Simulator for Accelerated Embodied AI Training
The substantial training samples required for Artificial Intelligence (AI) models, which range upwards of millions for robotics tasks, is a significant hurdle due to labor and operating costs. Deep Reinforcement Learning (DRL) is an effective Machine Learning (ML) technique that updates Artificial Neural Network (ANN) weights with repeated collisions in the surrounding environment. The scale of required samples necessitates training times that range to years on hardware, dependent on the complexity of the task, which can be accelerated to days with parallelized simulations. While synthetic data from simulators speeds up the generation of training data, the physics inaccuracies render simulation to reality (sim-to-real) transfer arduous, where the availability of high-fidelity simulation assets is a bottleneck. AUTOnomous ground Vehicle deep Reinforcement Learning simulator (AutoVRL) [1] is an open-source simulator for accelerated embodied AI training built upon the Bullet physics engine equipped with sensor implementations of Global Positioning System (GPS), Inertial Measurement Unit (IMU), LiDAR and camera, high-fidelity model of eXperimental one-TENTH scaled vehicle platform for Connected autonomy and All-terrain Research (XTENTH-CAR) [2], and 3D environments for training and evaluation, with extensibility for new robots and environments. XTENTH-CAR and the digital twin are depicted in Figure 1 and environments in Figure 2.

▶ _What you will do_: According to the simulator text, which physics engine is AutoVRL built upon? The entries after this point come from a different source than the text.

▶ _Dataset extract_:
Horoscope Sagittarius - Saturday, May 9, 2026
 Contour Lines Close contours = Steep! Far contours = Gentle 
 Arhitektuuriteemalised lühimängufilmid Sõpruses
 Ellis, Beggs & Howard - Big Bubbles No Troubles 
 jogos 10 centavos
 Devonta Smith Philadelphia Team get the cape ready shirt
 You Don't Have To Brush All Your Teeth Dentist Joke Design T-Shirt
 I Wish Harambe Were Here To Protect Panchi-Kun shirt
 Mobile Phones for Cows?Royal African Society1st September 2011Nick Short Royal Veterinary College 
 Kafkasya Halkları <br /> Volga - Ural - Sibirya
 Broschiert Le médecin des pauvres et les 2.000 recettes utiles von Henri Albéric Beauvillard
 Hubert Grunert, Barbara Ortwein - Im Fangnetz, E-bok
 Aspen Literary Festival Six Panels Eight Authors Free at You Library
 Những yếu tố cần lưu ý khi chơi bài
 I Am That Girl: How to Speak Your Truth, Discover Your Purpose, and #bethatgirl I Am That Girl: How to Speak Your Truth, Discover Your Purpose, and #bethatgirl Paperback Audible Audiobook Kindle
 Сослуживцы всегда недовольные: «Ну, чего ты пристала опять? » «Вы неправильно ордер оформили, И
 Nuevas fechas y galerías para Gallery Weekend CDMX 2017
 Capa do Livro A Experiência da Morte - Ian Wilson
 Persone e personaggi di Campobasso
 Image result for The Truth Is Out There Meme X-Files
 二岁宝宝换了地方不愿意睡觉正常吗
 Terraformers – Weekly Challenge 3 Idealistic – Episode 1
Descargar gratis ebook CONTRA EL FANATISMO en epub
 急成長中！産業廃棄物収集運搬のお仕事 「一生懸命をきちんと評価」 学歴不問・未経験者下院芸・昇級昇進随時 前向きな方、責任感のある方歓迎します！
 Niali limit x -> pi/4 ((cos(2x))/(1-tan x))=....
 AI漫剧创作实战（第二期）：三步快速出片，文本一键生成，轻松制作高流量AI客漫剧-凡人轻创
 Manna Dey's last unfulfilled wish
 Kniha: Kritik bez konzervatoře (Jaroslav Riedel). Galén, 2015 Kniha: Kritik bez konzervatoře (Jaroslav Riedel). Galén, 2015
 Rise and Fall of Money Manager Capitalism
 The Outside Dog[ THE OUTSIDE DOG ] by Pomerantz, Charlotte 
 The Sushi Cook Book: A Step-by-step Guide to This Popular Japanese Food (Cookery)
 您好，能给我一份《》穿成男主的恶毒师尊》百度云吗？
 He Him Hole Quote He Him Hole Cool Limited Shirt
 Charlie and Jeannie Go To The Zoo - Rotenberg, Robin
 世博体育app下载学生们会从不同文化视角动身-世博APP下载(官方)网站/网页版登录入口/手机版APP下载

▶ _Solved exercise_: The Bullet physics engine.